§ What you will do
Pick out every line of the records that contains the word "from" and copy each one in full.

§ Record extracts
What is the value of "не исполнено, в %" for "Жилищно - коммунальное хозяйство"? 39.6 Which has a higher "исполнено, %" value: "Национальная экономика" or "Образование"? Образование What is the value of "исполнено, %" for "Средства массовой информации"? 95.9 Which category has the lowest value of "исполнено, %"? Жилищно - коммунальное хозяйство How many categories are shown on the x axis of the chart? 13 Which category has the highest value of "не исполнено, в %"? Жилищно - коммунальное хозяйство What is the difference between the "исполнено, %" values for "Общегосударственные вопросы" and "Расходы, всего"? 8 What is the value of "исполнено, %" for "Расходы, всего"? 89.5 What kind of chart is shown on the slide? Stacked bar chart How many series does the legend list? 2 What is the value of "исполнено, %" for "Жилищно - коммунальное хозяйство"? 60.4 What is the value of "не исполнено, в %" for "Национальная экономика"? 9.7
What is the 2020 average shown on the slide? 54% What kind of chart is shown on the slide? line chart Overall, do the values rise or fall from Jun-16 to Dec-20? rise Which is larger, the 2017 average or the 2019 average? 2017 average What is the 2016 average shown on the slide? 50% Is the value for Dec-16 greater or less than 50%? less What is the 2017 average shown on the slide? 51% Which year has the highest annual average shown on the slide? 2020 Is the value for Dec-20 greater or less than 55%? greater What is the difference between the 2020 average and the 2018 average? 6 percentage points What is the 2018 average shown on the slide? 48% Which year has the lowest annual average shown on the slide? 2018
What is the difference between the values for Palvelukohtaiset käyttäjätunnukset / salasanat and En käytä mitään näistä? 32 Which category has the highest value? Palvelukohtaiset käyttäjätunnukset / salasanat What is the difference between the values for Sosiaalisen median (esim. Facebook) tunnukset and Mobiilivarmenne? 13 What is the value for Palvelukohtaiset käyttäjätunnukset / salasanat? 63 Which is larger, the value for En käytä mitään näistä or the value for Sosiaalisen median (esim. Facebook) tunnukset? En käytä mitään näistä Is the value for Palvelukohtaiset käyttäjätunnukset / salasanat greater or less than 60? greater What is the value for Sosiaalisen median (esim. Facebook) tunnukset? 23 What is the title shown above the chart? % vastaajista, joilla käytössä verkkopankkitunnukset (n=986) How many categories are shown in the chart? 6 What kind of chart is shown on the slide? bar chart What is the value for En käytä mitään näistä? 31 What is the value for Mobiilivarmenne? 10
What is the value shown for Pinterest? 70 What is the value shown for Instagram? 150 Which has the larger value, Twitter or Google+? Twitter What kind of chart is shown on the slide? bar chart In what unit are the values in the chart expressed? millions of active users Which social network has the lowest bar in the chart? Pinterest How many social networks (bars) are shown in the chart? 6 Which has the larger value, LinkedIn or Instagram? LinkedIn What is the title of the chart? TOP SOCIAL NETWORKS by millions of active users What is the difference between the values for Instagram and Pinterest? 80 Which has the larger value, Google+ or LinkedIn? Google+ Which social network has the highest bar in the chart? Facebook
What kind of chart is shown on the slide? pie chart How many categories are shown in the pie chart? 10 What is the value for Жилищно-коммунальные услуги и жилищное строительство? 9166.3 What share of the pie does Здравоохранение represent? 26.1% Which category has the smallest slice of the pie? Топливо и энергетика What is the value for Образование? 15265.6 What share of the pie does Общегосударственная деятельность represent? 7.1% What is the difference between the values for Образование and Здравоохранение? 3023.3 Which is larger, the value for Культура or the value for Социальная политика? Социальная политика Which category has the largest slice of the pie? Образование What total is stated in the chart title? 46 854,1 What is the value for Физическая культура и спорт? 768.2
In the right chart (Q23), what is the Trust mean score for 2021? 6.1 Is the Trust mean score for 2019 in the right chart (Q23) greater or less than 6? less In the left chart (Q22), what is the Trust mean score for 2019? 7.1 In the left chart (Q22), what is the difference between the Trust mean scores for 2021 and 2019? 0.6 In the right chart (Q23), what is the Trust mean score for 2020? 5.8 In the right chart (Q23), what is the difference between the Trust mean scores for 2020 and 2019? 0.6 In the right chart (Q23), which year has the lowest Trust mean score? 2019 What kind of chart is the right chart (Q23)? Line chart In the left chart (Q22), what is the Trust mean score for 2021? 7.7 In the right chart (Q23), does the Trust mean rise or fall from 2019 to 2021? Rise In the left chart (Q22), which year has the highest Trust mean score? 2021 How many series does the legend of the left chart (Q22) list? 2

§ Output below
What is the 2020 average shown on the slide? 54% What kind of chart is shown on the slide? line chart Overall, do the values rise or fall from Jun-16 to Dec-20? rise Which is larger, the 2017 average or the 2019 average? 2017 average What is the 2016 average shown on the slide? 50% Is the value for Dec-16 greater or less than 50%? less What is the 2017 average shown on the slide? 51% Which year has the highest annual average shown on the slide? 2020 Is the value for Dec-20 greater or less than 55%? greater What is the difference between the 2020 average and the 2018 average? 6 percentage points What is the 2018 average shown on the slide? 48% Which year has the lowest annual average shown on the slide? 2018
In the right chart (Q23), what is the Trust mean score for 2021? 6.1 Is the Trust mean score for 2019 in the right chart (Q23) greater or less than 6? less In the left chart (Q22), what is the Trust mean score for 2019? 7.1 In the left chart (Q22), what is the difference between the Trust mean scores for 2021 and 2019? 0.6 In the right chart (Q23), what is the Trust mean score for 2020? 5.8 In the right chart (Q23), what is the difference between the Trust mean scores for 2020 and 2019? 0.6 In the right chart (Q23), which year has the lowest Trust mean score? 2019 What kind of chart is the right chart (Q23)? Line chart In the left chart (Q22), what is the Trust mean score for 2021? 7.7 In the right chart (Q23), does the Trust mean rise or fall from 2019 to 2021? Rise In the left chart (Q22), which year has the highest Trust mean score? 2021 How many series does the legend of the left chart (Q22) list? 2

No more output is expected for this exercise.